• CONSIGNES:
**a.** D’après l’extrait du document, les affirmations suivantes sont-elles exactes ? (i) La créature proposée par Escalante ne possède que des attributs masculins. (ii) Le film Possession date de 1981. (iii) Dans la Région Sauvage, le mal vient du corps de la femme. Répondez par oui ou par non et citez les mots du texte qui le justifient.
**b.** Selon l’extrait du document, pourquoi le péché originel de la femme semble-t-il aujourd’hui lavé ? Répondez en une à trois phrases.
**c.** Relevez tous les noms de personnes, réelles ou bibliques, mentionnés dans l’extrait du document.

• EXTRAIT DU DOCUMENT:
____

Escalante propose, lui, une créature faite d’immenses tentacules, une sorte de pieuvre fait d’attributs masculins et féminins, dédié ainsi à la fusion des corps. Cet amant extra-terrestre rappelle beaucoup, dans sa forme et dans la manière dont elle englobe ses partenaires pendant l’acte, l’abomination enfantée par le personnage d’Isabelle Adjani dans Possession d’Andrzej Zulawski (1981). La fonction du monstre était exactement la même que dans la Région Sauvage : une mère asservie à l’alien  devient tueuse, rendue folle par son désir. Il est intéressant de remarquer que le mal absolu, ou plutôt la source infernale du monstre venait alors du corps de la femme (la scène dans le couloir du métro demeure à ce titre absolument sidérante). Presque quarante ans séparent Possession de la Région Sauvage et une constatation peut être faite : le péché originel de la femme semble aujourd’hui lavé puisqu’il ne vient plus de son propre corps, mais de l’espace. Eve n’est donc plus responsable des déboires de l’humanité tout entière et le sexe n’est plus cet interdit qui provoque tous les malheurs.

____

[Extraits de données de questions spatiales]
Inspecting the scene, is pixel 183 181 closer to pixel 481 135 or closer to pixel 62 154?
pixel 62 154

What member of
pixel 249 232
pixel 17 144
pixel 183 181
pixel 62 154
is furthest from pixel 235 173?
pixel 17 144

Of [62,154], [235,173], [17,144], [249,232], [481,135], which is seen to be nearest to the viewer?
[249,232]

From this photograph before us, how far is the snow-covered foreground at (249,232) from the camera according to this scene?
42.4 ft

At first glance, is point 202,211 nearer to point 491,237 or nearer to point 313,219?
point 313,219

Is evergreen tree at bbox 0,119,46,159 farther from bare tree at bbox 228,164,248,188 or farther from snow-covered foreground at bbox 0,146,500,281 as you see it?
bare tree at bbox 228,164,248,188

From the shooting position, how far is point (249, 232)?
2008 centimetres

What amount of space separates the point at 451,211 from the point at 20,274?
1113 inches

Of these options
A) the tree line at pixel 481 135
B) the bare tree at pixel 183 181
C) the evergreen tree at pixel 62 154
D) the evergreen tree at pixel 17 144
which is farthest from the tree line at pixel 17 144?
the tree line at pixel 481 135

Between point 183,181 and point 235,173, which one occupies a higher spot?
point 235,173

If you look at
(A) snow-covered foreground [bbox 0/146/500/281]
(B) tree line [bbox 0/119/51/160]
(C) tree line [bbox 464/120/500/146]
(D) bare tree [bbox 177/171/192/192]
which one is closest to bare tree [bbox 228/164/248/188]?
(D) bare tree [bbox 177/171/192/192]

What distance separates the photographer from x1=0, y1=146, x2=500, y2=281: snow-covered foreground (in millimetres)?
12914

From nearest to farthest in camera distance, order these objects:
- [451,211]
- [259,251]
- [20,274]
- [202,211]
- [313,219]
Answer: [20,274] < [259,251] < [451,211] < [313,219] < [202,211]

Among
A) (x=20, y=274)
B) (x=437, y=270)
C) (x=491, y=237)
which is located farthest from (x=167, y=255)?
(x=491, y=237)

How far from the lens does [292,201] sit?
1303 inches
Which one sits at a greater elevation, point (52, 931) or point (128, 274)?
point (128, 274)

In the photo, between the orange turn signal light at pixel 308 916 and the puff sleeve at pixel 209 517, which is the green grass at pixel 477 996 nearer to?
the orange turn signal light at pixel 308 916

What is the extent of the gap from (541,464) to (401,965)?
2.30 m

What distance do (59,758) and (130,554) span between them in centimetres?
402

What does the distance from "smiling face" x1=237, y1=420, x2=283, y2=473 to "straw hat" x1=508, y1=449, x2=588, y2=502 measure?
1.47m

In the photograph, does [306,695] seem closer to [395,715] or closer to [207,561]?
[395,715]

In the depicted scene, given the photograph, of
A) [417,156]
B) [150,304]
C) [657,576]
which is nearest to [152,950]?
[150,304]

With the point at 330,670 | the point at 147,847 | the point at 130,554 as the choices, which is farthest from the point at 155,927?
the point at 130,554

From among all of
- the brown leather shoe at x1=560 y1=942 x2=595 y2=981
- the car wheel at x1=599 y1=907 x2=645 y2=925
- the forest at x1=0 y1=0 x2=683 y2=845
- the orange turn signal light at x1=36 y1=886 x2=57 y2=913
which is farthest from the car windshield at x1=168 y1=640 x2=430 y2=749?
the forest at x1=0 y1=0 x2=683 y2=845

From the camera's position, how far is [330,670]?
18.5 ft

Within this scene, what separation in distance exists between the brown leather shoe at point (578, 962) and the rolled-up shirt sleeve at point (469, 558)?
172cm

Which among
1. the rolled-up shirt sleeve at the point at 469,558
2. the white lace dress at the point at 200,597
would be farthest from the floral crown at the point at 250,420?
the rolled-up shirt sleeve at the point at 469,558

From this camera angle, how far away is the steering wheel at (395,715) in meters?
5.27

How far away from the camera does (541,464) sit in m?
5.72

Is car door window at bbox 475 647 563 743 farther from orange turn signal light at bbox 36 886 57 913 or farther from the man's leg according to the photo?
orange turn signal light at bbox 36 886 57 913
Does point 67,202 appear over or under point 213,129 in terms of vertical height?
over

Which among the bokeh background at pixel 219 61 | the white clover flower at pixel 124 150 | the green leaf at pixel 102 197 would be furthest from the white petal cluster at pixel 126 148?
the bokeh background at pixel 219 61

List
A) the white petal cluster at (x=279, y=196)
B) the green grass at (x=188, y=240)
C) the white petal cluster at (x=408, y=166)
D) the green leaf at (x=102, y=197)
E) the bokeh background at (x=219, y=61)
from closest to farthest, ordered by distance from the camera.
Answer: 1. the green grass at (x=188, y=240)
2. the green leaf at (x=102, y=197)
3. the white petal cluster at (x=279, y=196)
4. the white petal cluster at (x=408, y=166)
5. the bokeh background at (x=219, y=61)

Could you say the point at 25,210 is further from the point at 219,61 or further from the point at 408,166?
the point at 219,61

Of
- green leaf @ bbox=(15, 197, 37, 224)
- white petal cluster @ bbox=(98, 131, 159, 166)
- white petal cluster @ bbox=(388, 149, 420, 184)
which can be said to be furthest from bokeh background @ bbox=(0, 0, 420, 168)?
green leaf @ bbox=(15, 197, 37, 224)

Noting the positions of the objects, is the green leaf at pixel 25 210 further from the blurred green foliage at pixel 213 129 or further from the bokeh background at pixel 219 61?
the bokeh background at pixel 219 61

____

• CORRIGÉ:
**a.**
(i) Non : « une sorte de pieuvre fait d’attributs masculins et féminins ».
(ii) Oui : « Possession d’Andrzej Zulawski (1981) ».
(iii) Non : « il ne vient plus de son propre corps, mais de l’espace ».

**b.** Le péché originel de la femme semble aujourd’hui lavé parce que le mal ne vient plus de son propre corps, mais de l’espace. Eve n’est donc plus responsable des déboires de l’humanité tout entière.

**c.**
- Escalante
- Isabelle Adjani
- Andrzej Zulawski
- Eve